Giving the Pacific Rim and alternative to China
At the macro level, the US could try again to cement an international partnership between the west and emerging east Asian economies to bolster democracy overseas. In addition to the economic benefits of such a coalition, such a partnership could show an alternative to China’s brand of highly centralized, hierarchical way of conducting business. The Trans-Pacific Partnership (TPP) had to fail due to its failure to provide safeguards for the environment and labor rights, but a new agreement rooted in those principles could be truly transformational.
The TPP was set up to ease trade between the US and smaller Pacific Rim countries, like Brunei, Chile, Malaysia, Peru, Singapore, and Vietnam, as well as larger developed countries like Australia, Japan, and New Zealand, and existing NAFTA countries like the US, Canada, and Mexico. The TPP would have eliminated tariff protections for dairy, beef, and poultry producers in the US, Japan, and Canada, boosting agricultural exports from those countries. Altogether, the TPP would have eliminated approximately 18,000 tariffs placed on US exports to other countries, amounting to hundreds of billions in new economic activity for both the US and its trade partners.
However, where the TPP fell short was in the ease of financial institutions to exploit the agreement, by which a multilateral trade deal would have made it easier for banks to skirt financial regulations imposed by certain jurisdictions. The TPP’s additional protections on patents and copyrights would have made it more difficult for cheaper, generic alternatives to prescription drugs to enter the market, needlessly raising the cost of drugs across the board. And the TPP was blasted by environmental and labor activists for being written in favor of international commerce, meaning corporations would have reaped the enormous benefits of easier international trade, as it would outweigh penalties for violating environmental and labor laws.
A new version of the TPP, geared not toward mere commerce but toward international solidarity in the face of the dual threats of both authoritarianism and climate change, could similarly create an alliance between the west and smaller Asian countries that would show a capable alternative to the traditionally authoritarian Asian powers of China, India, and Russia. As the National Resources Defense Council wrote in 2019, the US could make a few shrewd moves aimed at helping emerging economies develop their own green energy infrastructure, modernize their grids, and design new, cutting-edge green energy tools like solar panels, wind turbines, battery storage, energy-efficient appliances, and electric vehicles. In the process, this could help both the US and its trade partners bolster their local economies.

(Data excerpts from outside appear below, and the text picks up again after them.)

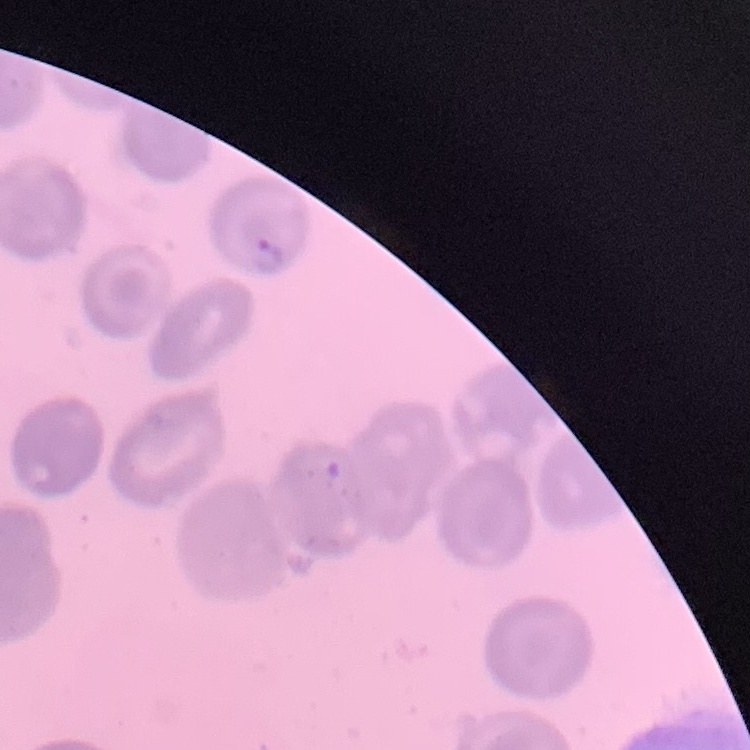

The erythrocytes show no rouleaux formation. Thin blood film. Square crop of a larger photomicrograph. Field's or Giemsa stain.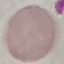
Malaria status: uninfected. Thin blood smear. Automatically extracted cell patch, resized to 64 × 64 pixels. Giemsa stain. Photographed with a smartphone camera at the microscope eyepiece.Identify the blood parasite species.
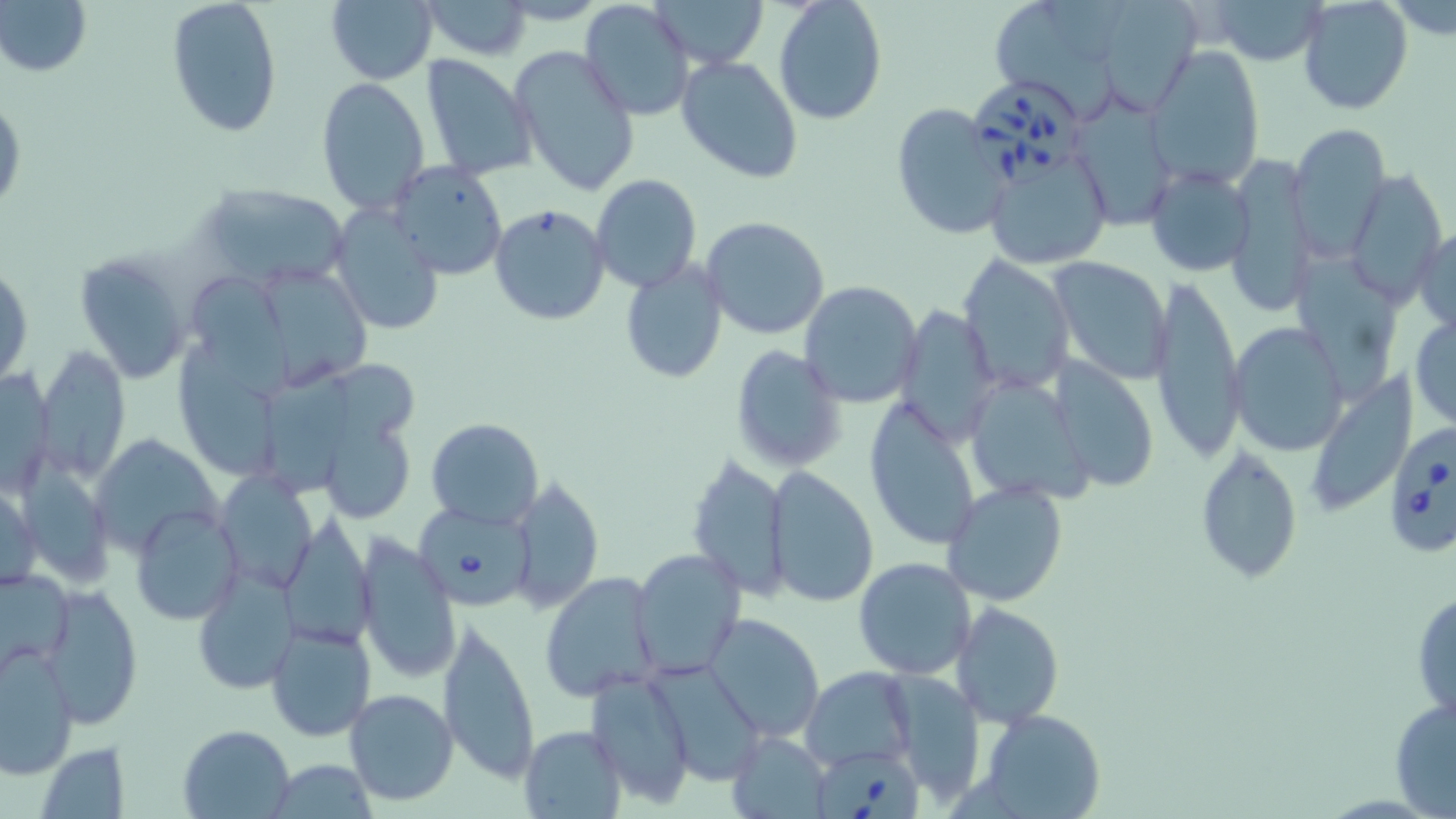
Babesia divergens.

Summary:
  - Coordinate format: approximate bounding boxes as named x1/y1/x2/y2 corners in pixels
  - Uninfected red blood cell locations: (x1=1, y1=0, x2=91, y2=79), (x1=165, y1=0, x2=283, y2=138), (x1=579, y1=0, x2=695, y2=122), (x1=652, y1=0, x2=769, y2=68), (x1=773, y1=0, x2=888, y2=123), (x1=1091, y1=0, x2=1204, y2=115), (x1=1206, y1=0, x2=1327, y2=65), (x1=1297, y1=0, x2=1414, y2=116), (x1=323, y1=1, x2=439, y2=84), (x1=421, y1=1, x2=532, y2=60), (x1=997, y1=5, x2=1125, y2=127), (x1=509, y1=45, x2=641, y2=197), (x1=1148, y1=49, x2=1263, y2=189), (x1=421, y1=53, x2=537, y2=180), (x1=676, y1=54, x2=803, y2=184), (x1=317, y1=76, x2=430, y2=213), (x1=0, y1=92, x2=25, y2=220), (x1=1072, y1=96, x2=1179, y2=230), (x1=890, y1=103, x2=1012, y2=240), (x1=1285, y1=121, x2=1391, y2=253), (x1=983, y1=146, x2=1112, y2=271), (x1=1223, y1=153, x2=1319, y2=317), (x1=390, y1=161, x2=507, y2=278), (x1=1145, y1=165, x2=1255, y2=277), (x1=1344, y1=169, x2=1445, y2=307), (x1=591, y1=175, x2=701, y2=292), (x1=201, y1=183, x2=352, y2=291), (x1=488, y1=203, x2=611, y2=325), (x1=330, y1=204, x2=445, y2=337), (x1=700, y1=216, x2=831, y2=341), (x1=1413, y1=223, x2=1456, y2=336), (x1=72, y1=249, x2=194, y2=385), (x1=1296, y1=252, x2=1397, y2=398), (x1=956, y1=254, x2=1076, y2=394), (x1=1048, y1=254, x2=1172, y2=384), (x1=619, y1=259, x2=730, y2=385), (x1=1, y1=261, x2=33, y2=390), (x1=258, y1=272, x2=377, y2=383), (x1=189, y1=273, x2=299, y2=403), (x1=1149, y1=277, x2=1244, y2=464), (x1=798, y1=280, x2=922, y2=409), (x1=895, y1=304, x2=999, y2=448), (x1=1409, y1=312, x2=1456, y2=429), (x1=1229, y1=321, x2=1349, y2=457), (x1=731, y1=344, x2=844, y2=472), (x1=173, y1=345, x2=280, y2=480), (x1=34, y1=348, x2=130, y2=483), (x1=1048, y1=358, x2=1161, y2=494), (x1=1, y1=364, x2=56, y2=498), (x1=262, y1=364, x2=352, y2=496), (x1=1303, y1=370, x2=1420, y2=518), (x1=963, y1=375, x2=1093, y2=505), (x1=865, y1=394, x2=983, y2=550), (x1=324, y1=402, x2=419, y2=527), (x1=426, y1=418, x2=543, y2=528), (x1=92, y1=435, x2=221, y2=557), (x1=1194, y1=442, x2=1302, y2=586), (x1=685, y1=455, x2=789, y2=601), (x1=765, y1=466, x2=879, y2=608), (x1=212, y1=470, x2=318, y2=593), (x1=507, y1=474, x2=604, y2=614), (x1=0, y1=477, x2=41, y2=595), (x1=942, y1=480, x2=1069, y2=607), (x1=130, y1=505, x2=242, y2=625), (x1=279, y1=514, x2=378, y2=650), (x1=355, y1=534, x2=461, y2=684), (x1=629, y1=548, x2=746, y2=677), (x1=852, y1=556, x2=977, y2=680), (x1=193, y1=563, x2=299, y2=697), (x1=0, y1=566, x2=75, y2=671), (x1=538, y1=572, x2=665, y2=703), (x1=40, y1=582, x2=142, y2=727), (x1=1412, y1=586, x2=1455, y2=727), (x1=952, y1=600, x2=1064, y2=728), (x1=438, y1=613, x2=541, y2=789), (x1=704, y1=613, x2=824, y2=741), (x1=266, y1=621, x2=376, y2=740), (x1=0, y1=642, x2=78, y2=778), (x1=802, y1=667, x2=919, y2=771), (x1=588, y1=669, x2=698, y2=809), (x1=883, y1=671, x2=988, y2=804), (x1=342, y1=688, x2=458, y2=806), (x1=1389, y1=695, x2=1456, y2=817), (x1=977, y1=708, x2=1108, y2=819), (x1=178, y1=724, x2=296, y2=817), (x1=519, y1=725, x2=626, y2=818), (x1=726, y1=732, x2=831, y2=816), (x1=37, y1=740, x2=129, y2=816), (x1=262, y1=761, x2=380, y2=817)
  - Babesia divergens-infected red blood cell locations: (x1=973, y1=79, x2=1083, y2=193), (x1=1382, y1=423, x2=1456, y2=560), (x1=416, y1=508, x2=536, y2=613), (x1=807, y1=742, x2=925, y2=818)
  - Stain: May-Grünwald-Giemsa
  - Modality: optical microscopy
  - Preparation: thin blood smear
  - Magnification: 1000x
  - Field of view: one of a larger specimen
  - Image size: 1456×819 pixels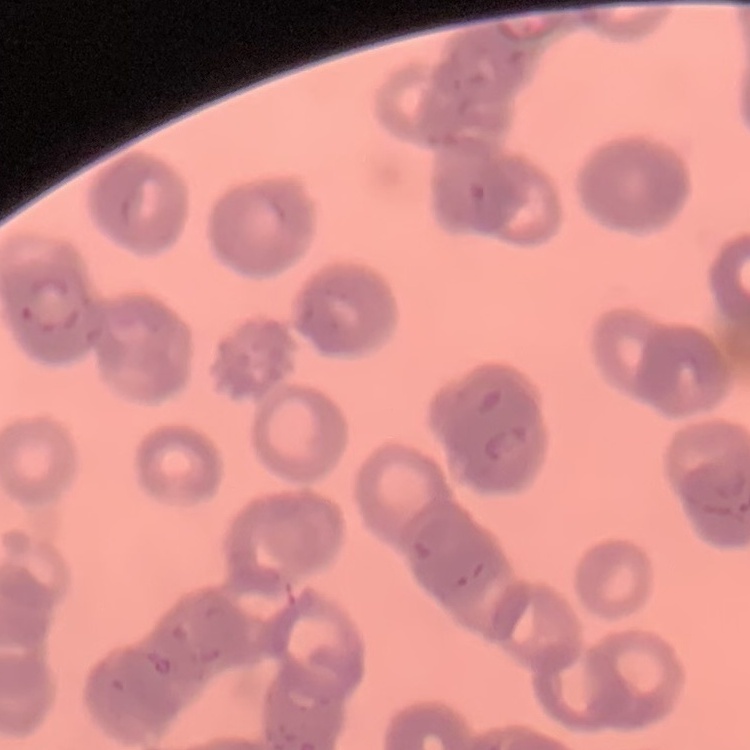
{
  "erythrocyte_morphology": "rouleaux formation",
  "stain": "Field's or Giemsa",
  "image_type": "one tile cut from a larger photomicrograph",
  "preparation": "thin peripheral smear"
}Name the parasite shown.
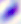
This is Toxoplasma gondii.

Micrograph. Captured at 400x magnification.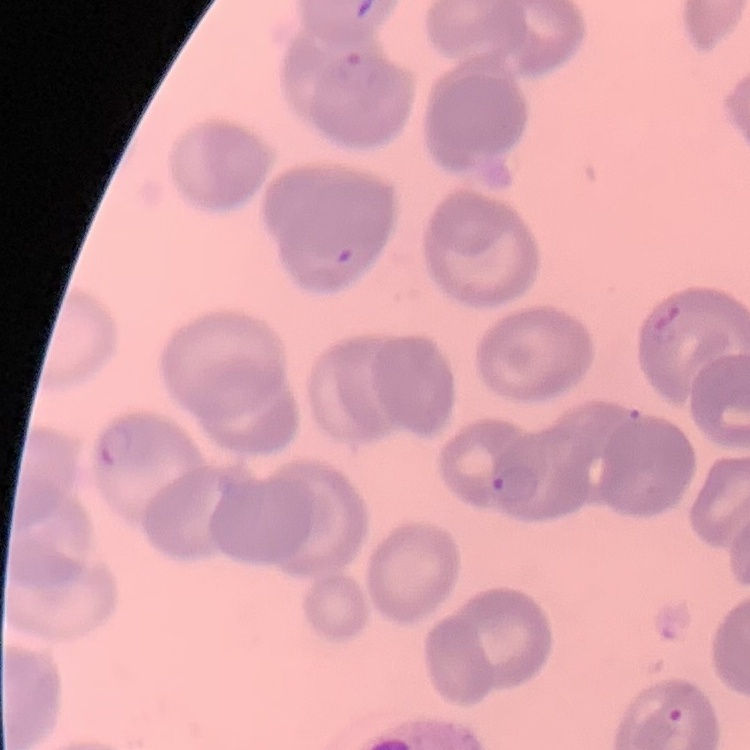
erythrocyte_morphology: no rouleaux formation
stain: Field's or Giemsa
image_type: square crop of a larger photomicrograph
preparation: thin peripheral smear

A byproduct of this partnership would be democracies succeeding in both economic output and climate mitigation, proving that a country can succeed without buying into the brand of authoritarianism preferred by China and Russia. Ultimately, this level of collective action will be necessary not just to stop regional atrocities like those happening in the Ukraine war, but global atrocities like the threat climate change poses to the survival of biodiversity and the human species. An authoritarian approach to such a threat can never work – democracies have to lead.